「ふふっ…。」
緊張と羞恥を誤魔化すように勢いのまま、大丈夫、と告げた…告げてしまった栞の言葉を耳にした瞬間、男の口元が緩む。
時間にしてコンマ数秒の間、しかしその間に栞の中ではいろいろな葛藤があっただろう。
どういう解釈をしたのかはわからない、が、自分なりに納得をつけて思い切ったのだろう。
健気な少女の勇気。
陰湿な男の計画、目論見など露とも知らず、大自然の真ん中ともいえる場所で半裸を晒してくれる少女。
躾の第一歩、成果は上々というところだろうか。
普段は衣服やユニフォームで隠れている部分と露出している肌の色のコントラスト。
焼けている部分は見られている部分なのだから、焼けていない部分を見るのは特別な存在と言えるだろう。
特別…家族、あるいは同性の友人、聞くに及ばなかったが恋人あたりだろうか。
そのどこにも属さない男が、出会って二日目の少女の、本来見せない部分を目にする優越。
何とも言えない興奮が押し寄せるのを感じる。
「ありがとう。
気にせず…着替えてもらえるなら、大丈夫そうだね…?
俺もせっかく、佐倉さん…いや、栞ちゃん…の方がいいかな?
栞ちゃんとこうして知り合えたんだ…、出来る限り練習を一緒にしたいって思っているからね…。」
時折滲ませる、栞を特別な存在だと感じさせる言葉。
よりこの機会が貴重であると認識させ、この機会の損失はあってはならないことだと刷り込むような。
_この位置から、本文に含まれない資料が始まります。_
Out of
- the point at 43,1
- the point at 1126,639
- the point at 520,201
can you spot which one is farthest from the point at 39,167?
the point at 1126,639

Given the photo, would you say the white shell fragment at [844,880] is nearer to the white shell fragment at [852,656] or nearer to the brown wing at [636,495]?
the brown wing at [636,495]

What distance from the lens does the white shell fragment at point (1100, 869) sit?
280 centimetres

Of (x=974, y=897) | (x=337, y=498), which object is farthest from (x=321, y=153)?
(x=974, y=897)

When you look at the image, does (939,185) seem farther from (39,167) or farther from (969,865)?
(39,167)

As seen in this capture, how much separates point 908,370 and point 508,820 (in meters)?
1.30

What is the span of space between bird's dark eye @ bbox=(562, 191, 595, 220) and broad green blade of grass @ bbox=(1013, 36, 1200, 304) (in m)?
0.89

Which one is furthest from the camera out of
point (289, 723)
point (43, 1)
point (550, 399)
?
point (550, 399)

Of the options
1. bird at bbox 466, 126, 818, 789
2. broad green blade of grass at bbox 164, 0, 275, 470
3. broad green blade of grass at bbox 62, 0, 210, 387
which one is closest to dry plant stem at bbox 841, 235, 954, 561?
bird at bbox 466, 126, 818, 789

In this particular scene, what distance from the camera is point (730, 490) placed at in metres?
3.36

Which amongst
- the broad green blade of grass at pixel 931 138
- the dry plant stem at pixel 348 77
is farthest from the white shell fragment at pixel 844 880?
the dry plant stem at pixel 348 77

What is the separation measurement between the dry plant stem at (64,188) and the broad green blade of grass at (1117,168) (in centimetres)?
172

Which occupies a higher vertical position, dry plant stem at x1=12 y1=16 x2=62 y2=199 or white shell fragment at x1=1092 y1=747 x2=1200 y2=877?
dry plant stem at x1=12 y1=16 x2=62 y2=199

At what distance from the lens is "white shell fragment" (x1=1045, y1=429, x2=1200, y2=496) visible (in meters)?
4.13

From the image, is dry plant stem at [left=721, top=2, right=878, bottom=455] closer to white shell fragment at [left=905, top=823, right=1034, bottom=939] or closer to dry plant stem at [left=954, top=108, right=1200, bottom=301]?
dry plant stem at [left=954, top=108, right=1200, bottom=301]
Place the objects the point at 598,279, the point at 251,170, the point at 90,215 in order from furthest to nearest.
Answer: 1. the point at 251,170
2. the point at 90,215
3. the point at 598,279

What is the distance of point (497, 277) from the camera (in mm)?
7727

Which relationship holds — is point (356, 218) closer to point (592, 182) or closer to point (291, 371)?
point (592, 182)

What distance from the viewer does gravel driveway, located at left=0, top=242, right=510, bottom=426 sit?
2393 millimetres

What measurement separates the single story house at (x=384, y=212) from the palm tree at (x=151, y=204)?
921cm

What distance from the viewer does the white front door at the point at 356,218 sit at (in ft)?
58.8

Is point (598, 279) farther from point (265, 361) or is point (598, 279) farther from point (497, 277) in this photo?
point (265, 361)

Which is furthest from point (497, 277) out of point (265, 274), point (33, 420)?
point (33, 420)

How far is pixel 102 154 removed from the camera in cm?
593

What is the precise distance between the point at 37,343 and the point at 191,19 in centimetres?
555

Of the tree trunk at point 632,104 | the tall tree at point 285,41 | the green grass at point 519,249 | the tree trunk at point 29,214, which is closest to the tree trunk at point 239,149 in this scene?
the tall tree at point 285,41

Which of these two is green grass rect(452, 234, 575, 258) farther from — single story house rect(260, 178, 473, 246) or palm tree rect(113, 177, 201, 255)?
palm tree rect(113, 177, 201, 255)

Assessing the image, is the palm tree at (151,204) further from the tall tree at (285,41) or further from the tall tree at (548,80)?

「それに野球に限らず、スポーツは見られてなんぼってやつだ。
君が俺に憧れてくれたようにね…?
そして、否が応でも女性選手には男性ファンがつきもの。
より男の視線を感じる機会が増えてくる…、そんな中でもベストパフォーマンスが発揮できることが一流には求められるんだ。
そう言う意味では、ここで着替えができた栞ちゃんは、一流の素質が…あるかもね?
見られることが好き、と言えるくらいの大物になってくれると嬉しいね。」
布石…。
ただただ屋外で着替えさせただけの時間。
それをまるでこれから先に活きてくるような後づけで、もっともらしく見せてくる男。
「だって…ばたばた着替えちゃってるって…ちょっとカッコ悪いじゃん?
着替えだって堂々と、守備も、バッティングもそう…、堂々としてたいよね…。
さ、ストレッチから始めて行こうか…手伝うよ。」
そう言いながら、栞に歩み寄ると直立した状態での前屈を促すようにそっと上半身を前に倒させる。
自然に添えられる手は腰に、ベルトのあたりからやや臀部にかけて。
もちろん露骨に撫でる様には動かない。
自然に、自然に触れていく。
「足に、自信があるって言ってたね?
後で足の使い方も見てみようね。
走れるってことはバッティングにも守備にも生きてくる。
とても大事な要素だからさ。」
栞の躾…、少しずつ卑猥に映ろう。